Those boots over there were sitting amongst the rundown running shoes and loafers and wingtips on a display rack of men’s shoes at Experienced Goods in Brattleboro, Vermont a few years ago. They were $8. It was clear that they were at least an inch too long for me, but because they were narrow I tried them on anyway and they fit as if someone had poured liquid leather around my feet and ankles and it magically turned into boots. I took them to an old-school cobbler to be resoled.
“Can you tell me what brand these are?” I said. “Because I need to buy only this brand for the rest of my life.”
“You can’t buy this brand,” the cobbler said. “There is no brand. These boots are probably thirty years old. They were handmade in Italy.”

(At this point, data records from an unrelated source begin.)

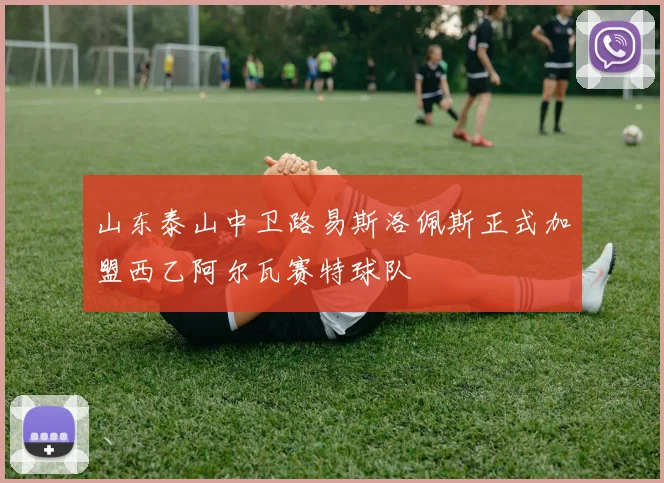 山东泰山中卫路易斯洛佩斯正式加盟西乙阿尔瓦赛特球队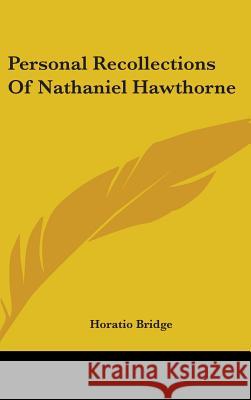 Personal Recollections Of Nathaniel Hawthorne Bridge, Horatio 9780548113158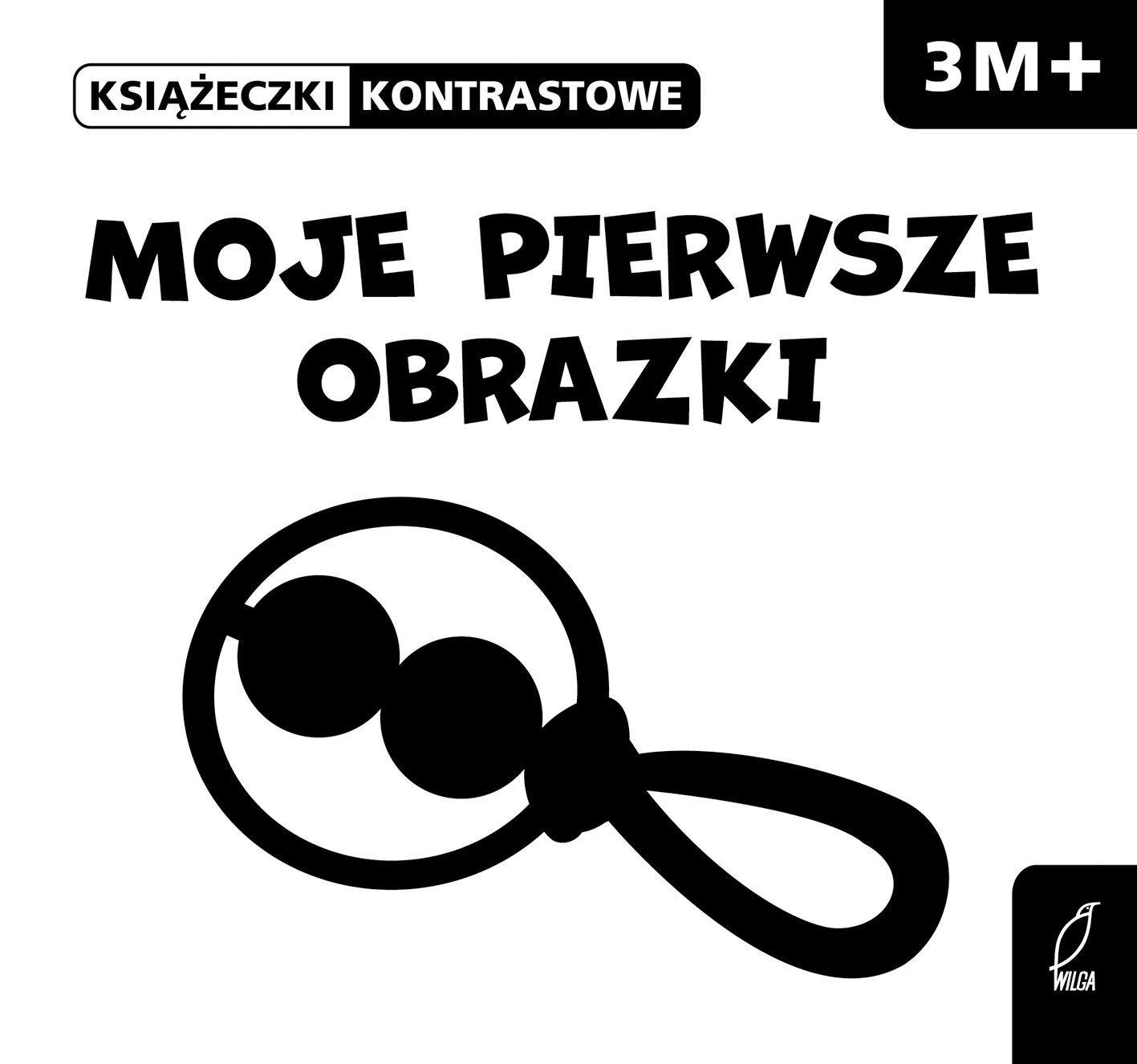 Moje pierwsze obrazki. Książeczki kontrastowe 3m+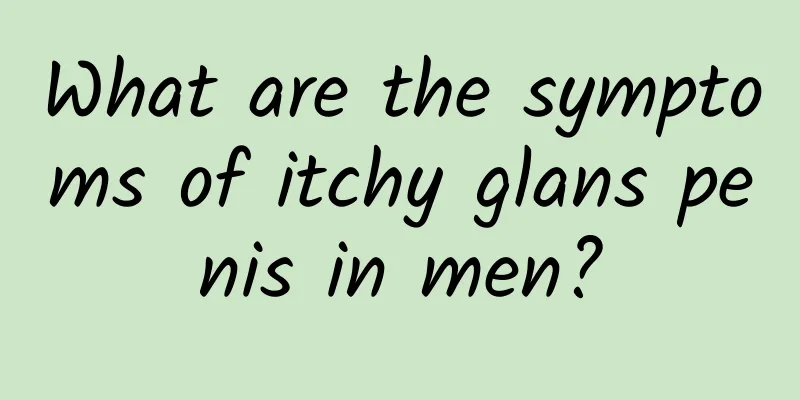 What are the symptoms of itchy glans penis in men?
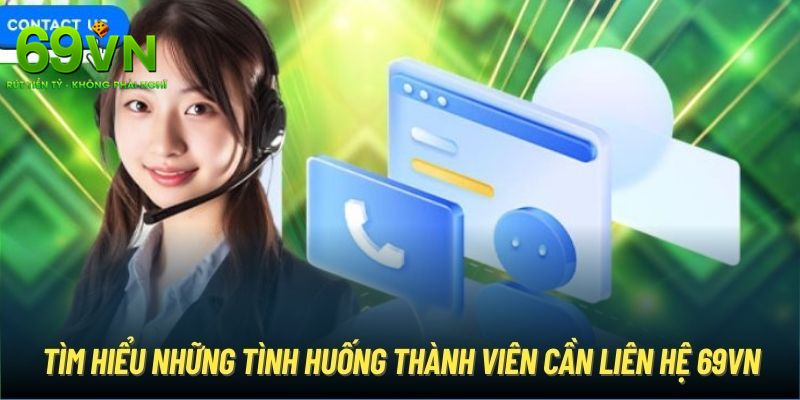 Lợi ích và điểm mạnh khi liên hệ 69VN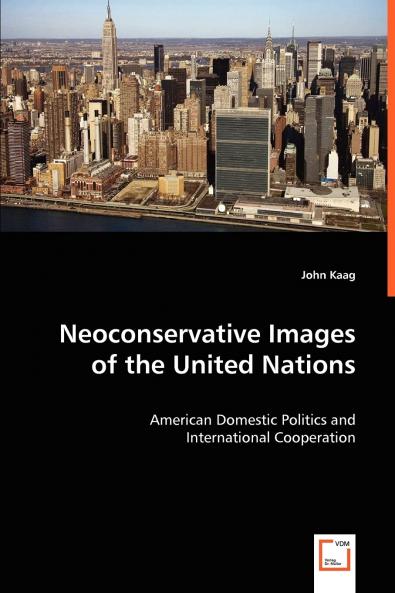 Neoconservative Images of the United Nations
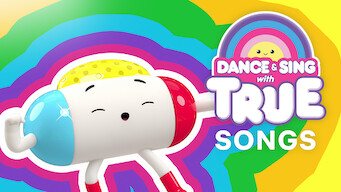 Dance & Sing with True (2018)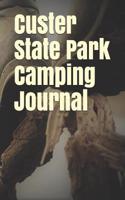 Custer State Park Camping Journal
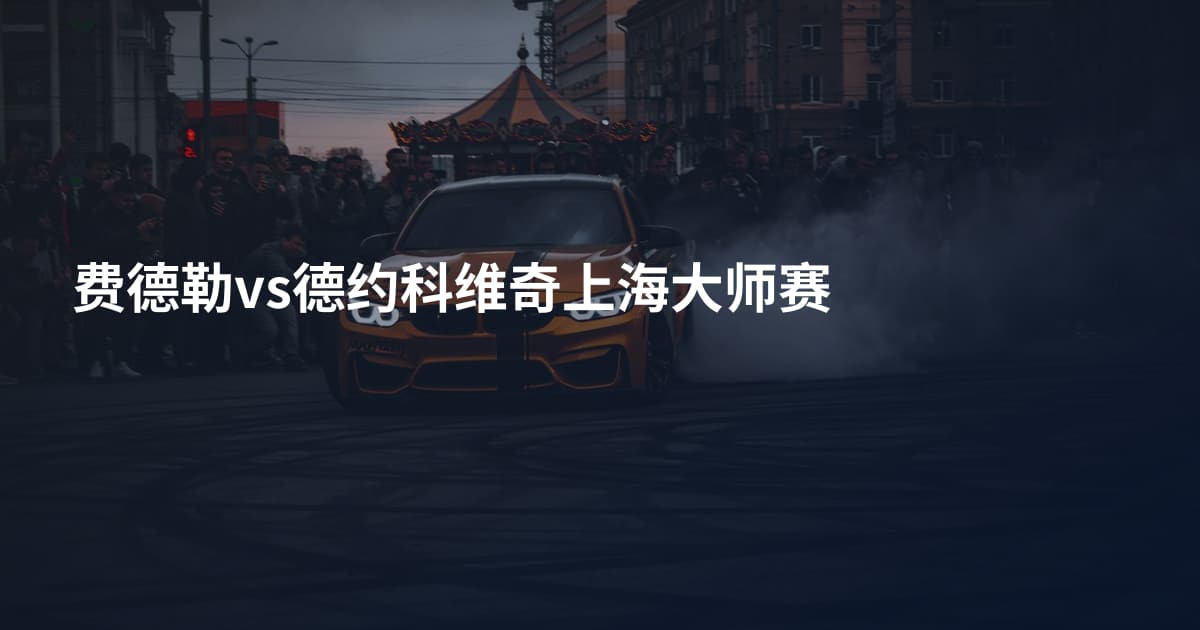 费德勒vs德约科维奇上海大师赛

Leather boots, steel toe boots especially, are one of the few things left in the world that can’t be rushed. They can’t be stonewashed or bleached or chemically altered in order to save time, because what boots need to fit right is exactly that: time. This poem reminds me of that fact.
Work Boots: Still Life
– Jim Daniels
Next to the screen door
work boots dry in the sun.
Salt lines map the leather
and laces droop
like the arms of a new-hire
waiting to punch out.
The shoe hangs open like the sigh
of someone too tired to speak
a mouth that can almost breathe.
A tear in the leather reveals
a shiny steel toe
a glimpse of the promise of safety
the promise of steel and the years to come.